Community Outreach: Our faculty are strongly committed to community outreach and interact with our communities in a variety of ways, including the following: public lectures and activities in Oregon; public lectures and activities where we conduct research; multiple workshops and institutes for K-12 educators; media interviews, films and more accessible print publications; social media; and through the development and implementation of a number of summer camps activities.

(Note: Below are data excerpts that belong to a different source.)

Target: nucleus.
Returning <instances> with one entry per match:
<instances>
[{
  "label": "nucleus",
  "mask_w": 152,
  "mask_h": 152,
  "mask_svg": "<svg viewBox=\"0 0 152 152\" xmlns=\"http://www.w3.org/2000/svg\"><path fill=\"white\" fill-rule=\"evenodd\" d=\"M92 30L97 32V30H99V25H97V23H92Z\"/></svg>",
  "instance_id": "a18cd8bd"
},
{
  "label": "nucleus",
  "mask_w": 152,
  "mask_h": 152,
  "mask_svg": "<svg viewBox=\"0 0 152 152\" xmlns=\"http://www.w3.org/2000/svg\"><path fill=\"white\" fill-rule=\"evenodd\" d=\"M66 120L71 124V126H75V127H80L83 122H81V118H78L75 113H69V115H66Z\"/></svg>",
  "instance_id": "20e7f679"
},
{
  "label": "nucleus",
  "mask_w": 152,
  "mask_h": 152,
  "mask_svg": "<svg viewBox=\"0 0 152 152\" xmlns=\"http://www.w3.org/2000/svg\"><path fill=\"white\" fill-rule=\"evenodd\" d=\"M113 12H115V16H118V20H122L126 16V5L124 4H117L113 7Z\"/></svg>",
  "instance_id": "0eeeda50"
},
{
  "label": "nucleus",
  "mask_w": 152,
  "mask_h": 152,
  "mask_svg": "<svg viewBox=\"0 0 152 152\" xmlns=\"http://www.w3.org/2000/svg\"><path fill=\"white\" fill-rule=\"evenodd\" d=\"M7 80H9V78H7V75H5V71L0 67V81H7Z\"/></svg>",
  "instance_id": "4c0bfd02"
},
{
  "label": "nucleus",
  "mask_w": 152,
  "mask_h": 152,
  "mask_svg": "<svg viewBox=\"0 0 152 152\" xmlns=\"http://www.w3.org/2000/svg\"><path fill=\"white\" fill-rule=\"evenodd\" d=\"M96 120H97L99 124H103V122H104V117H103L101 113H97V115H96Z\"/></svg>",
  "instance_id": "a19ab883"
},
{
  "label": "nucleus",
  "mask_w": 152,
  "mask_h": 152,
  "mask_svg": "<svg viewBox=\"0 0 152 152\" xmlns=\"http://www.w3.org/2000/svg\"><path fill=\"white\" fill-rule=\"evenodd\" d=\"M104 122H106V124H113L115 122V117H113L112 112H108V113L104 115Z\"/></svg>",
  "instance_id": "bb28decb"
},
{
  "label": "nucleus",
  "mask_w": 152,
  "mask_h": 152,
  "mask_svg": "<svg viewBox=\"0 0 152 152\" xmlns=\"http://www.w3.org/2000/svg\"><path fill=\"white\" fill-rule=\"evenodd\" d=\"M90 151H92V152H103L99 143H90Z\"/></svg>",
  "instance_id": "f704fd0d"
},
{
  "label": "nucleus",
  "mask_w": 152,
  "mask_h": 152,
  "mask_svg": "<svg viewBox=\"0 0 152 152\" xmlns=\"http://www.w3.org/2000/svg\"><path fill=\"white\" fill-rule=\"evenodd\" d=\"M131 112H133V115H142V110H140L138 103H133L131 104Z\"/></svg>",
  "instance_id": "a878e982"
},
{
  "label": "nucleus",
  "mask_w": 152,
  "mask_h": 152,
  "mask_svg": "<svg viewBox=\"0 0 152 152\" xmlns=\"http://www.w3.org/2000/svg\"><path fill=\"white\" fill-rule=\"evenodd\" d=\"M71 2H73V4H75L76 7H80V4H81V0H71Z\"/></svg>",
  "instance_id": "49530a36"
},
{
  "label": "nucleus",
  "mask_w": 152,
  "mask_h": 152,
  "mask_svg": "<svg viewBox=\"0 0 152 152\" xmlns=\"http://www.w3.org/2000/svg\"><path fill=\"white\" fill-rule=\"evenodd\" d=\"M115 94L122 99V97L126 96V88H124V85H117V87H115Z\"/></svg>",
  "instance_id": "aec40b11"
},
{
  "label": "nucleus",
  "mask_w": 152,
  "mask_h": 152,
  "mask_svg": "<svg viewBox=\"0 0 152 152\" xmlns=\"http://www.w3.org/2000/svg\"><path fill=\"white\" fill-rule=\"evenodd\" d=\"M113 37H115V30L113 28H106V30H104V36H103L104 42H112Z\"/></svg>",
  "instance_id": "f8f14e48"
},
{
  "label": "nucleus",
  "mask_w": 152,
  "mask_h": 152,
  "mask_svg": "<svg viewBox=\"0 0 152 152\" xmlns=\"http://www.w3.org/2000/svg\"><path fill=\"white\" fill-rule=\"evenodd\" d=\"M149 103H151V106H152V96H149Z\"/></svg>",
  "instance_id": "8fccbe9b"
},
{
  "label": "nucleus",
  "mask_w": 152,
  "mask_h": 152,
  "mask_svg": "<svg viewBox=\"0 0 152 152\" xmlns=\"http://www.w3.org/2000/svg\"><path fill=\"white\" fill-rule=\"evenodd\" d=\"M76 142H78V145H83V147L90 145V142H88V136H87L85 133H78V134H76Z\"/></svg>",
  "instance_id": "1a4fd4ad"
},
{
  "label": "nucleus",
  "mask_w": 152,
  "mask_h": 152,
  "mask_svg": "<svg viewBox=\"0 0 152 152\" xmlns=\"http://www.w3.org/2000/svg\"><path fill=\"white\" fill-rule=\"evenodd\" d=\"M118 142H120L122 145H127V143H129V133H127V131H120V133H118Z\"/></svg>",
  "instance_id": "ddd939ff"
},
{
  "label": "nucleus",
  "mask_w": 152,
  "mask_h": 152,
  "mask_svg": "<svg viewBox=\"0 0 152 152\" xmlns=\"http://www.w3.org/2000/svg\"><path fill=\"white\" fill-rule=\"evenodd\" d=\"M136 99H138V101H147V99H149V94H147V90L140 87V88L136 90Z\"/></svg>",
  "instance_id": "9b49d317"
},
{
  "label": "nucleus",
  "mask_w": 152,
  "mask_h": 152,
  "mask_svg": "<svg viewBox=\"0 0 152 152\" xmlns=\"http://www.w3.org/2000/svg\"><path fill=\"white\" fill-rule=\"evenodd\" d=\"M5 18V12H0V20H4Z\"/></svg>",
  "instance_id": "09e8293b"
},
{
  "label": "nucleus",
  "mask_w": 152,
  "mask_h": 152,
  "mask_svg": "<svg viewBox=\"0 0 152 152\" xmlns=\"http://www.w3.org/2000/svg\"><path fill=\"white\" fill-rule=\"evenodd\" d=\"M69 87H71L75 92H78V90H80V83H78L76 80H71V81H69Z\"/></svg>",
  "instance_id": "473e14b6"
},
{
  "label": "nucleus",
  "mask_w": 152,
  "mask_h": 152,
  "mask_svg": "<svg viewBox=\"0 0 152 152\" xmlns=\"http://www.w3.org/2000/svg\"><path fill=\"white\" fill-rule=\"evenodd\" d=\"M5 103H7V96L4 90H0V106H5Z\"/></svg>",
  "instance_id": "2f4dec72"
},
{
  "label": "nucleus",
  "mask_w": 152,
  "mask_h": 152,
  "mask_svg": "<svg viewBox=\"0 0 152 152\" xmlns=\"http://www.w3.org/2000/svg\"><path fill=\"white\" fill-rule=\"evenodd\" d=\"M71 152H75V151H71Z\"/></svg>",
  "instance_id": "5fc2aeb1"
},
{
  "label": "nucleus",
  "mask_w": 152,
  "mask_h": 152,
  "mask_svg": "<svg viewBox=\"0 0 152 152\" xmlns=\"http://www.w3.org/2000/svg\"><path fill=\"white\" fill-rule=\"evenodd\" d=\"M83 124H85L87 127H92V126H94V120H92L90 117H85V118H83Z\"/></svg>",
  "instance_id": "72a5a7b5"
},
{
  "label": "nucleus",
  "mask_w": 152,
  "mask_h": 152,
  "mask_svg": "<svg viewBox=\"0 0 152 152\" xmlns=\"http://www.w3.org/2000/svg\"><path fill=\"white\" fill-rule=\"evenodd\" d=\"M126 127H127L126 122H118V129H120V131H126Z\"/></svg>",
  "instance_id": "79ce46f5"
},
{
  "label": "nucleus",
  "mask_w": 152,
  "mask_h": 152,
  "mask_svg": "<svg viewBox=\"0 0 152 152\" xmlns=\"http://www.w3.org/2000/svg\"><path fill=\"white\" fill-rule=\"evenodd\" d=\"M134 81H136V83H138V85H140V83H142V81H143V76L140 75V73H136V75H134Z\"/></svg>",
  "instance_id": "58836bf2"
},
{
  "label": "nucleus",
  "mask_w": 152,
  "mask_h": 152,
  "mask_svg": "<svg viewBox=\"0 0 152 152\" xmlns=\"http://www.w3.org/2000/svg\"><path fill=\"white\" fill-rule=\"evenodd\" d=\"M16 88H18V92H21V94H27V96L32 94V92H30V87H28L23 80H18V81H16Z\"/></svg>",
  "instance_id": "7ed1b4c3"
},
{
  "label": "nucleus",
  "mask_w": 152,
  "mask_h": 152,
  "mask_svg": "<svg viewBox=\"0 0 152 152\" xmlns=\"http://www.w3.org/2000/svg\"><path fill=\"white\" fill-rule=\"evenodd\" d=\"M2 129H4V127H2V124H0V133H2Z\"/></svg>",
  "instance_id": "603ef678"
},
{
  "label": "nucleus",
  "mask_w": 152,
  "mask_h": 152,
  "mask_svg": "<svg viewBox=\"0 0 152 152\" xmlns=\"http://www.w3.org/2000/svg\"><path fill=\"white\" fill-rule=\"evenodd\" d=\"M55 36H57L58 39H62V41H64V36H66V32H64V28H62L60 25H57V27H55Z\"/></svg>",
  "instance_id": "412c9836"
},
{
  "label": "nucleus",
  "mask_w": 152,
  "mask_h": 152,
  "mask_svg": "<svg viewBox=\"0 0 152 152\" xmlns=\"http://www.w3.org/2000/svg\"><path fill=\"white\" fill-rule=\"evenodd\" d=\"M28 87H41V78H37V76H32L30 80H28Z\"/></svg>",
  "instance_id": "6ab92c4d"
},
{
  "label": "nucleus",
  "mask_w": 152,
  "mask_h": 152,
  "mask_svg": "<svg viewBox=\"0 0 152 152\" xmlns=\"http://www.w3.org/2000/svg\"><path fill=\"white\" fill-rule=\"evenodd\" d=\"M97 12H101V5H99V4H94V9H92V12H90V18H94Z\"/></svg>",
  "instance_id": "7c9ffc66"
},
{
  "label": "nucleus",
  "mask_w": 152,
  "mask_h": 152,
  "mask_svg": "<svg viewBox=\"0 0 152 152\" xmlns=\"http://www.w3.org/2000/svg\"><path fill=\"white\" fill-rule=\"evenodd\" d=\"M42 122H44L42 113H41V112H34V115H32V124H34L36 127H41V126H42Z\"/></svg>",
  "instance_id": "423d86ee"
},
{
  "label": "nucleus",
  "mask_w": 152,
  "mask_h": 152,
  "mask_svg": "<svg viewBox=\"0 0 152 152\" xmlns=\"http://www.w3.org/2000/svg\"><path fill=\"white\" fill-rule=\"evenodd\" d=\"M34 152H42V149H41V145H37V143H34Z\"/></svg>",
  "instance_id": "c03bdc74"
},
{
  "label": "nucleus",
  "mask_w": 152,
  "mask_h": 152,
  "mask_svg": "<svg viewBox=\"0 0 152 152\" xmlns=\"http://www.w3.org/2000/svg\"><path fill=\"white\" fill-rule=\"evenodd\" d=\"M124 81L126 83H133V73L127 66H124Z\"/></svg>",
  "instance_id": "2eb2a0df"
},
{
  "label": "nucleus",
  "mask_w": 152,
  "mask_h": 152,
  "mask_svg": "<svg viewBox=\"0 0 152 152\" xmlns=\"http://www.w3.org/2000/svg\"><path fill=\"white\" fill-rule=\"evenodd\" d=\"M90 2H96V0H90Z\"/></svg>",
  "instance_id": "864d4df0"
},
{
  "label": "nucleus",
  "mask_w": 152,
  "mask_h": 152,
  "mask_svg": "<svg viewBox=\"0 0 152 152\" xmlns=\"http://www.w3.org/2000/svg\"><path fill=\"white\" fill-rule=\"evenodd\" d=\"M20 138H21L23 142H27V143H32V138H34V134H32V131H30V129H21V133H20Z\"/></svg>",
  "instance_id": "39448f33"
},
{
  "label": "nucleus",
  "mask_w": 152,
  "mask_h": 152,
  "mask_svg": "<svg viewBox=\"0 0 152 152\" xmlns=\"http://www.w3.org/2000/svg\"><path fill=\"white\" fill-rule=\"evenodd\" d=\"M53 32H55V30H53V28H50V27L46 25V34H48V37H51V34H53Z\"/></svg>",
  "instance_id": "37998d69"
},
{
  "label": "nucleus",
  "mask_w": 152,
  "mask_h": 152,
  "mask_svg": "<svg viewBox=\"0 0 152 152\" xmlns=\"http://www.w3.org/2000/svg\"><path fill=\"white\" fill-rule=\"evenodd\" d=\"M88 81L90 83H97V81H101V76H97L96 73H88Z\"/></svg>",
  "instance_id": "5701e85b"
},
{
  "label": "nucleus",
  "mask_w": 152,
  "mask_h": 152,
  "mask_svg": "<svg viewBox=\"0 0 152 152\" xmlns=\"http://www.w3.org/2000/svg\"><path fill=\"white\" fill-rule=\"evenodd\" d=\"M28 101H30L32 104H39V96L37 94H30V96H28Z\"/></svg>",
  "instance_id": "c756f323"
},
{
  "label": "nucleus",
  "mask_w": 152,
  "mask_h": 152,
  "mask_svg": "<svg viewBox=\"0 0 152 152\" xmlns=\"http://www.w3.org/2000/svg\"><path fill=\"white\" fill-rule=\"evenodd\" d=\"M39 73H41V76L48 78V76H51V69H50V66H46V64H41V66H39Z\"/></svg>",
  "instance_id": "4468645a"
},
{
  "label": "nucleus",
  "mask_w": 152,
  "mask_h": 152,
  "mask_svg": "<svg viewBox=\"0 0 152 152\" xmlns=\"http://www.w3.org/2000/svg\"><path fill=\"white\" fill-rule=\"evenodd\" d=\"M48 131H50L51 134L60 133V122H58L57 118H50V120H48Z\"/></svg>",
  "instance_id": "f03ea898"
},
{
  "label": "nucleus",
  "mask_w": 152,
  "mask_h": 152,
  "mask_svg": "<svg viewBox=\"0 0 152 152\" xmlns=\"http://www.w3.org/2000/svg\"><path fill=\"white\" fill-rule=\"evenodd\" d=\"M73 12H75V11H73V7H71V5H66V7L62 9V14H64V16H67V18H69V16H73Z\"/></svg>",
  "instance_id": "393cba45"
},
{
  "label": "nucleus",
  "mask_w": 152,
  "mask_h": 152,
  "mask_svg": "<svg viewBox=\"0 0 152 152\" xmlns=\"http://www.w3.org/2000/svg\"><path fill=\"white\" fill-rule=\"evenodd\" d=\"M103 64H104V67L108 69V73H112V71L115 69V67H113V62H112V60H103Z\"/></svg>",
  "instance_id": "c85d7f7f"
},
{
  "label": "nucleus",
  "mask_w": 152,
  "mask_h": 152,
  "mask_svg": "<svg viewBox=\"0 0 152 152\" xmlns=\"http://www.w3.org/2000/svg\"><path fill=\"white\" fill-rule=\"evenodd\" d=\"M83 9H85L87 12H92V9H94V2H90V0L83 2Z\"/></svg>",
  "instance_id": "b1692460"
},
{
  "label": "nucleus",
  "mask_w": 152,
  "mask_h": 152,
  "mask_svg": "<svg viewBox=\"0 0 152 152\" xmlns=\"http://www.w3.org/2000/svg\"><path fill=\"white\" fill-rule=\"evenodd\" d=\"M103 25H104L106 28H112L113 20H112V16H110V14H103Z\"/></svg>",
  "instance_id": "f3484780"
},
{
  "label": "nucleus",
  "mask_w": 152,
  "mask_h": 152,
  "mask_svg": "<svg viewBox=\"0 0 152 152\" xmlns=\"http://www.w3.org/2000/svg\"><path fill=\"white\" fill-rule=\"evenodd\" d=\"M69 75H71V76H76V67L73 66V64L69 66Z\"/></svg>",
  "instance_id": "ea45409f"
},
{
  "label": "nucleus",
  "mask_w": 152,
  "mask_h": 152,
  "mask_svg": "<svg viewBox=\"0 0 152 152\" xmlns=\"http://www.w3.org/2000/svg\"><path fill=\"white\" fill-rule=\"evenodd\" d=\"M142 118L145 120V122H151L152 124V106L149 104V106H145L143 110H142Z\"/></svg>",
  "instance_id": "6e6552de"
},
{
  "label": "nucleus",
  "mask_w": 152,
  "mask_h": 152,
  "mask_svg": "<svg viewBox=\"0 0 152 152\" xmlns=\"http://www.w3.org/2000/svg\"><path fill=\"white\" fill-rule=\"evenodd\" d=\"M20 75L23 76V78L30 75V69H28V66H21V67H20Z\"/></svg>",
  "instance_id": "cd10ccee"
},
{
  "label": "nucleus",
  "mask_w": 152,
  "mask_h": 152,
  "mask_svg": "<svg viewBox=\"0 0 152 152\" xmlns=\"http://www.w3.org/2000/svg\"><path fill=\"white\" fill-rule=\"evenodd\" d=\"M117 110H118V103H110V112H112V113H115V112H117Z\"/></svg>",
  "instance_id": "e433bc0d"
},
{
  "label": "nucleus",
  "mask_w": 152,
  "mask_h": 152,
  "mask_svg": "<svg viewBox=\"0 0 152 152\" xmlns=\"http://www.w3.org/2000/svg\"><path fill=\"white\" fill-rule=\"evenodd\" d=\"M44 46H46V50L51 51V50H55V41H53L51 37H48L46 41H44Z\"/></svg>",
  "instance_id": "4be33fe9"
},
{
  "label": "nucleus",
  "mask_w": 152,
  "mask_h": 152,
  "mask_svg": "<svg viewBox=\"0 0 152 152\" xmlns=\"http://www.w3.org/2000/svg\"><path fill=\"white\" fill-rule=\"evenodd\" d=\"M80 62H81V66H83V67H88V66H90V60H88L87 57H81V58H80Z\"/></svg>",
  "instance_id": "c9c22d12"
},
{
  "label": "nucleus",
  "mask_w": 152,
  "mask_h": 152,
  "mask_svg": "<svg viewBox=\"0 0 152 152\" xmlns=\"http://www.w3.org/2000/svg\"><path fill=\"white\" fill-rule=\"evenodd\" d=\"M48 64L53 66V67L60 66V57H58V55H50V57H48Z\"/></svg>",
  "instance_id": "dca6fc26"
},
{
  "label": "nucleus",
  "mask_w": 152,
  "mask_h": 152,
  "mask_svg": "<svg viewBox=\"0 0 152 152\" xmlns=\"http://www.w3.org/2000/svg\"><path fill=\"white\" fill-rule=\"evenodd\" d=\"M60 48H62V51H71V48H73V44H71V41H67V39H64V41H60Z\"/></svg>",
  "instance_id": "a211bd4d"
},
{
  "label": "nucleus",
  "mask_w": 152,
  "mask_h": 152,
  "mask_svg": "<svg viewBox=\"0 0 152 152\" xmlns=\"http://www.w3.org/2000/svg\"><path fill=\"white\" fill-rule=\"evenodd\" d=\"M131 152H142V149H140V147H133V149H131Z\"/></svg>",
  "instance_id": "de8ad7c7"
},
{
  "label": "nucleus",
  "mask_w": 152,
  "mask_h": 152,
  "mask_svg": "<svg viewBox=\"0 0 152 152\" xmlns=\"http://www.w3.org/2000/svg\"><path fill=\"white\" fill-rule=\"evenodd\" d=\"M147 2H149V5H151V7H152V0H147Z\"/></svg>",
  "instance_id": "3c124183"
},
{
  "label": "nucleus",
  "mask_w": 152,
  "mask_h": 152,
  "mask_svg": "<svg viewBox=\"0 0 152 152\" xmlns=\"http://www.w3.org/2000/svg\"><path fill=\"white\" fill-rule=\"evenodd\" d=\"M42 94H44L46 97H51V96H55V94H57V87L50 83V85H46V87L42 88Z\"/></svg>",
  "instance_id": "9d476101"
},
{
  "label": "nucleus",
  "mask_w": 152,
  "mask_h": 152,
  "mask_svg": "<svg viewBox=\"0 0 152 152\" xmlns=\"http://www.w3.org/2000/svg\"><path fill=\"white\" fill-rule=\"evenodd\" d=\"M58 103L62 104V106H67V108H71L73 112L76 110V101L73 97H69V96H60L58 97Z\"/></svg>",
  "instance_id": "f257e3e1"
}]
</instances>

Service Related to Equity and Inclusion: Our faculty have been involved in the following groups on campus: Grad Council, the University-Wide Diversity Committee, Women of Color Group at CSWS, CLLAS, UO President’s Native American Advisory Counsel, and UO Committee on Sexual Orientation, Attraction, Gender Identity and Expression. We also created a departmental Community Committee, which is responsible for department diversity and equity considerations and initiatives. The committee works to improve the departmental climate and the continued support of a diverse constituency. In addition, many faculty members routinely provide professional service related to equity and inclusion (e.g., Native American Scholarship Committee of the SAA, co-founded the Science and Medicine in South Asia Interest Group as part of the Society for Medical Anthropology).

6. Other: 

In order to collect information for the Equity and Inclusion section of our 10 year review in AY 16-17, the Departmental Community Committee conducted an on-line survey of 25 faculty members including all tenure-track faculty, senior lecturers, lecturers, and instructors. The survey included eight queries: 1. Describe any specific efforts you have made to recruit and retain faculty, staff and students from underrepresented populations; 2. Briefly describe any initiatives you are a part of that focus on international research and service; 3. Briefly describe any initiatives you are a part of that focus on the recruitment and retention of international students; 4. Briefly describe any initiatives you are a part of that provide our students with international experiences; 5. Briefly describe any community outreach initiatives you have developed and/or participate in; 6. If you are involved in any professional service (e.g., AAA, AAPA, SAA, etc.) related to equity and inclusion please describe that here; 7. If you are involved in any professional service (e.g. AAA, AAPA, SAA, etc.) related to equity and inclusion please describe that here; 8. Please provide any additional information that you feel is relevant to this part of our self-study. The lengthy and impressive responses to these queries are contained in the appendix available as an Excel spreadsheet (includes names of respondents), and Adobe PDF (does not include names of respondents).